Neural correlates of interoception: Effects of interoceptive focus and relationship to dimensional measures of body awareness.

Hum Brain Mapp 2017 12 12;38(12):6068-6082. Epub 2017 Sep 12.

Department of Psychiatry, Icahn School of Medicine at Mount Sinai (ISMMS), New York, New York.

Interoception has been defined as the sensing of the physiological condition of the body, with interoceptive sensibility (IS) characterizing an individual's self-reported awareness of internal sensation. IS is a multidimensional construct including not only the tendency to be aware of sensation but also how sensations are interpreted, regulated, and used to inform behavior, with different dimensions relating to different aspects of health and disease.
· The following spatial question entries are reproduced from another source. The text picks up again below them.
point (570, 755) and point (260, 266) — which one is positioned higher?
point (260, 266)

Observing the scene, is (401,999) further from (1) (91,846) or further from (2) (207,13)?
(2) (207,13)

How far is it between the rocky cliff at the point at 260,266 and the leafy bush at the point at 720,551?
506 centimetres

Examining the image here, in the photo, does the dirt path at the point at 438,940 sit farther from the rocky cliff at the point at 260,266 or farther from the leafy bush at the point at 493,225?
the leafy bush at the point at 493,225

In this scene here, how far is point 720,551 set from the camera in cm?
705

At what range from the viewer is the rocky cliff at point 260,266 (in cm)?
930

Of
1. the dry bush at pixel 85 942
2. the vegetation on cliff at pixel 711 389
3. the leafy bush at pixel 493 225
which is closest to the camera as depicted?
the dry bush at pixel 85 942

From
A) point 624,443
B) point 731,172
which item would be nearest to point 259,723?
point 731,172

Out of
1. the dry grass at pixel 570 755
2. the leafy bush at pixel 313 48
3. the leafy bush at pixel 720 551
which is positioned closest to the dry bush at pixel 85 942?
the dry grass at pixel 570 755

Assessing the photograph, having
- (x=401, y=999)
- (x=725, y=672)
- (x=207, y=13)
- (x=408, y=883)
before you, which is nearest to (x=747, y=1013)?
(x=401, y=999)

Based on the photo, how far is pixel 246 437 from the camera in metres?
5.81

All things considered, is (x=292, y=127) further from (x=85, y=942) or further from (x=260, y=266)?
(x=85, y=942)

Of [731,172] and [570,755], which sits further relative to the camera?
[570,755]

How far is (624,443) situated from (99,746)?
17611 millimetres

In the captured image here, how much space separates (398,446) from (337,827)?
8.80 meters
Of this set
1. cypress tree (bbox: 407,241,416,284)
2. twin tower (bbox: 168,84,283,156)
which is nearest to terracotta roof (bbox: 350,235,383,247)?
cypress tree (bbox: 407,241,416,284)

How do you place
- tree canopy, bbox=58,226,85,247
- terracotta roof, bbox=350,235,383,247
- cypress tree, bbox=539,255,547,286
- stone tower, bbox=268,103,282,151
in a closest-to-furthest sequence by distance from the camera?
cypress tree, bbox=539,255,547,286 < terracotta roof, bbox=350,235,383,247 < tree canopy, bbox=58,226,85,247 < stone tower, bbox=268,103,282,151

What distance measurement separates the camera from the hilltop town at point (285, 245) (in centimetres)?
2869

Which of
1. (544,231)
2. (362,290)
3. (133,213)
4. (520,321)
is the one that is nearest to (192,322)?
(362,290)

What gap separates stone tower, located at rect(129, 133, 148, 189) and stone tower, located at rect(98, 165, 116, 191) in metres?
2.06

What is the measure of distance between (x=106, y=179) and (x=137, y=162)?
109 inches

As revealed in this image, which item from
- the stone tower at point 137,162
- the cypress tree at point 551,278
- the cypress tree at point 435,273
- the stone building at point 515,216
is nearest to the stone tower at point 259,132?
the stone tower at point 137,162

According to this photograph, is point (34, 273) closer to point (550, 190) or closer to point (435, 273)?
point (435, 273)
Here we investigated neural mechanisms of interoception when healthy individuals attended to their heartbeat and skin temperature, and examined the relationship between neural activity during interoception and individual differences in self-reported IS using the Multidimensional Scale of Interoceptive Awareness (MAIA). Consistent with prior work, interoception activated a network involving insula and sensorimotor regions but also including occipital, temporal, and prefrontal cortex. Differences based on interoceptive focus (heartbeat vs skin temperature) were found in insula, sensorimotor regions, occipital cortex, and limbic areas. Factor analysis of MAIA dimensions revealed 3 dissociable components of IS in our dataset, only one of which was related to neural activity during interoception. Reduced scores on the third factor, which reflected reduced ability to control attention to body sensation and increased tendency to distract from and worry about aversive sensations, was associated with greater activation in many of the same regions as those involved in interoception, including insula, sensorimotor, anterior cingulate, and temporal cortex. These data suggest that self-rated interoceptive sensibility is related to altered activation in regions involved in monitoring body state, which has implications for disorders associated with abnormality of interoception. Hum Brain Mapp 38:6068-6082, 2017. © 2017 Wiley Periodicals, Inc.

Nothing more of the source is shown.